● **Work instruction**
Go through the data and report how many lines include the word "over", giving only the number.

---- Supplied records

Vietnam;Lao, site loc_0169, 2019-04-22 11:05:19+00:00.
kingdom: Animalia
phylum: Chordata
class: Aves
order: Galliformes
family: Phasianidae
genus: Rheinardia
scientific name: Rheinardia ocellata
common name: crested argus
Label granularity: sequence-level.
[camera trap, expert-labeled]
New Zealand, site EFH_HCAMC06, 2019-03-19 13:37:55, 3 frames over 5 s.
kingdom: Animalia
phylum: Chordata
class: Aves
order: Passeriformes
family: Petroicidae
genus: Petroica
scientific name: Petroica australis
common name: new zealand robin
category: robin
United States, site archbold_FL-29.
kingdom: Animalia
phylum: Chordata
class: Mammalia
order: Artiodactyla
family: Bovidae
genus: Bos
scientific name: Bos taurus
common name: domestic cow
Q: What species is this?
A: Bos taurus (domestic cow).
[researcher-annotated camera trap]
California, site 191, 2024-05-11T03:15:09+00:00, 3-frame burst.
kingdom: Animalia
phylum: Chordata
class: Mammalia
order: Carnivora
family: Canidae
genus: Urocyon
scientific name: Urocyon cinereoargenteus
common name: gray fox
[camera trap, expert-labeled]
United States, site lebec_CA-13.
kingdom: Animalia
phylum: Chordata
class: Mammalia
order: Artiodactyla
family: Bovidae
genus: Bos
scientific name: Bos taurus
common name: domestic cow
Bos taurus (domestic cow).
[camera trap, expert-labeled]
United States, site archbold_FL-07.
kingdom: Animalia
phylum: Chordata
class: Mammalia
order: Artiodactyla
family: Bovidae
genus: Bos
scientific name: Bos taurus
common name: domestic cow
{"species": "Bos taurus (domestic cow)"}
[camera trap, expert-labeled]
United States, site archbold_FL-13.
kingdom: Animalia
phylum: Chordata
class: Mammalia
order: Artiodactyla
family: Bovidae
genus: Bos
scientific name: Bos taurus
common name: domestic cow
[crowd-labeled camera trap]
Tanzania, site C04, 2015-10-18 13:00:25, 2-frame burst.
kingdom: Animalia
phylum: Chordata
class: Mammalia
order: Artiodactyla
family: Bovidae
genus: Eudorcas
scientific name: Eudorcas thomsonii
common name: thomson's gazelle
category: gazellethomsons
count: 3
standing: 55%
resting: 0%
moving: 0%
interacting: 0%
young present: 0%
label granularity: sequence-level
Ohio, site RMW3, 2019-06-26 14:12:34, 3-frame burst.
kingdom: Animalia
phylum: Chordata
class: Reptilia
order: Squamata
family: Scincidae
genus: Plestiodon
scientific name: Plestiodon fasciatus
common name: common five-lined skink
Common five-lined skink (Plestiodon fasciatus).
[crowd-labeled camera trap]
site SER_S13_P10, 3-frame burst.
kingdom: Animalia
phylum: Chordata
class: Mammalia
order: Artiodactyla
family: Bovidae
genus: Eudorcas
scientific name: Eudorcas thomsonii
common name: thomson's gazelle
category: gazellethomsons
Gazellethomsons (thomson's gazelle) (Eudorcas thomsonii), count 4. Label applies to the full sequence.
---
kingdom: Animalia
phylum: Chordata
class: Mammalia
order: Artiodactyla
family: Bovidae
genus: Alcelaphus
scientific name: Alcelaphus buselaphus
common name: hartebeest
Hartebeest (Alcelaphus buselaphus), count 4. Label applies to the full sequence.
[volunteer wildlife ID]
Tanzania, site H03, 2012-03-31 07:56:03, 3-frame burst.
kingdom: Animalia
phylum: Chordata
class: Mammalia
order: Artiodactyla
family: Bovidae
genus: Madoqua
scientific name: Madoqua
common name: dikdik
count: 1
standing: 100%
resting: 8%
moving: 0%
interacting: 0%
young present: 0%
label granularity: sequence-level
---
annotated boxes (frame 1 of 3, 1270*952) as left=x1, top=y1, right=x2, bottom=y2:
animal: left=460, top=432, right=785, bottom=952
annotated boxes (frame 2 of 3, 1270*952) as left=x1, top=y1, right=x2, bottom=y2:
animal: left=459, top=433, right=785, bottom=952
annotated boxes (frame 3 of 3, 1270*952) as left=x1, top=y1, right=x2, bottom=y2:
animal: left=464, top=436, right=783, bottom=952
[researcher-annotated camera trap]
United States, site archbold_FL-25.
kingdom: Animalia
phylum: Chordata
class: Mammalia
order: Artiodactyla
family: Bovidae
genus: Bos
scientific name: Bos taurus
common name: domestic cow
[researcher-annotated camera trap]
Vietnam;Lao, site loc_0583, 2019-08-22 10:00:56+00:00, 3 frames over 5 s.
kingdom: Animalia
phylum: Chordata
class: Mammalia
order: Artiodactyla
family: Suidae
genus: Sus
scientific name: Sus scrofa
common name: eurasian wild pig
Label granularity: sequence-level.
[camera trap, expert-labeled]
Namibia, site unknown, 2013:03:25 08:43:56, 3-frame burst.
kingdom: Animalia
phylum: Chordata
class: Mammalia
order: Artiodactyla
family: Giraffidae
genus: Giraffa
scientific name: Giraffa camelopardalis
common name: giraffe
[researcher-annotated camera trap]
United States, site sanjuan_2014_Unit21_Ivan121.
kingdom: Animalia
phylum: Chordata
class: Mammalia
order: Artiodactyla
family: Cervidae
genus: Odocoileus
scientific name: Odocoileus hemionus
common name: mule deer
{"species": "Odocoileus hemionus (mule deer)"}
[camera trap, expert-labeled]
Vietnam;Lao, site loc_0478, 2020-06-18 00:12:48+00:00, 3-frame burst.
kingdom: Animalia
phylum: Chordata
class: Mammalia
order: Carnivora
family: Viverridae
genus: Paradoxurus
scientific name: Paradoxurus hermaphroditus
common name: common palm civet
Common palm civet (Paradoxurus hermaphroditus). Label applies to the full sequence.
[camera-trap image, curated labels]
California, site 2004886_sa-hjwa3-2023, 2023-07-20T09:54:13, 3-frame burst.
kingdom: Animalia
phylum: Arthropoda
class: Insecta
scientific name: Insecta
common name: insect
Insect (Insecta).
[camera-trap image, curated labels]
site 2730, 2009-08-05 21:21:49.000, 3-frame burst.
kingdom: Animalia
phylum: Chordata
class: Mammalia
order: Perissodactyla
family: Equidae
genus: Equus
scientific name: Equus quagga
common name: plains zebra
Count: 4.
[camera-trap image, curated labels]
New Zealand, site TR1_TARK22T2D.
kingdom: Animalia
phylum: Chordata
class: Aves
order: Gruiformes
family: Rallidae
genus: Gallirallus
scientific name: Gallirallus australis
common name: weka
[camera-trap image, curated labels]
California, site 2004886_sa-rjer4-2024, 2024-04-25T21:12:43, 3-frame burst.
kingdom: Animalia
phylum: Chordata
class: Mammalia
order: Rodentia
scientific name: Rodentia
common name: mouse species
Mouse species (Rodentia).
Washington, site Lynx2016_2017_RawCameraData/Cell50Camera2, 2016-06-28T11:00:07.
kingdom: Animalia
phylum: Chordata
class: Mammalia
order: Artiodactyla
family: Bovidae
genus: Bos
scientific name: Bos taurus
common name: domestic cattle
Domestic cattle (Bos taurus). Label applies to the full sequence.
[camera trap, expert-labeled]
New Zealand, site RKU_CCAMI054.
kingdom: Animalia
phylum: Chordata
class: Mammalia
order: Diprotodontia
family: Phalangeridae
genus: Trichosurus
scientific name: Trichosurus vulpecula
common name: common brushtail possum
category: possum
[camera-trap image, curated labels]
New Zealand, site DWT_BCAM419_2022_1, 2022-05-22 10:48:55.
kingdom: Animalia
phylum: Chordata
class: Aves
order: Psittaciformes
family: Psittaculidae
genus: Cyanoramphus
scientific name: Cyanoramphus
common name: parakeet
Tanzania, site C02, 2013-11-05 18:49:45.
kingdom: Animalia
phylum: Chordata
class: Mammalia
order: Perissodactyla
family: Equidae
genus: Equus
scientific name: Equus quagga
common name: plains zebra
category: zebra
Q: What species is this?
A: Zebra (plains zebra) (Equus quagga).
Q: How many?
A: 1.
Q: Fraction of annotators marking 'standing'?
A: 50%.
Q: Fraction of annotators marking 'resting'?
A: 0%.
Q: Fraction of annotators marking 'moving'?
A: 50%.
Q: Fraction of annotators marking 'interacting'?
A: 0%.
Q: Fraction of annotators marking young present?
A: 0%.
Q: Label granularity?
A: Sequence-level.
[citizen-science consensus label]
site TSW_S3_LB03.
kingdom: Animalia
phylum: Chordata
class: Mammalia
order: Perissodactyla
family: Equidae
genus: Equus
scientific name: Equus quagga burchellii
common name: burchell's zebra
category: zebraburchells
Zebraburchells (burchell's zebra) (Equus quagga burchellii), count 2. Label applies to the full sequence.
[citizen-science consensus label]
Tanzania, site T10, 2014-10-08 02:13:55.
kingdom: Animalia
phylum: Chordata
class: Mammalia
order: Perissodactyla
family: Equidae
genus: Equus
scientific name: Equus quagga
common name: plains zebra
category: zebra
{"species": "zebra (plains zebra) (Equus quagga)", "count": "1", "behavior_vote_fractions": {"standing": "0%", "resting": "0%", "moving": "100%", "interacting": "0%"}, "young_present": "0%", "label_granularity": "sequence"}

--------

● **Response to the task**
2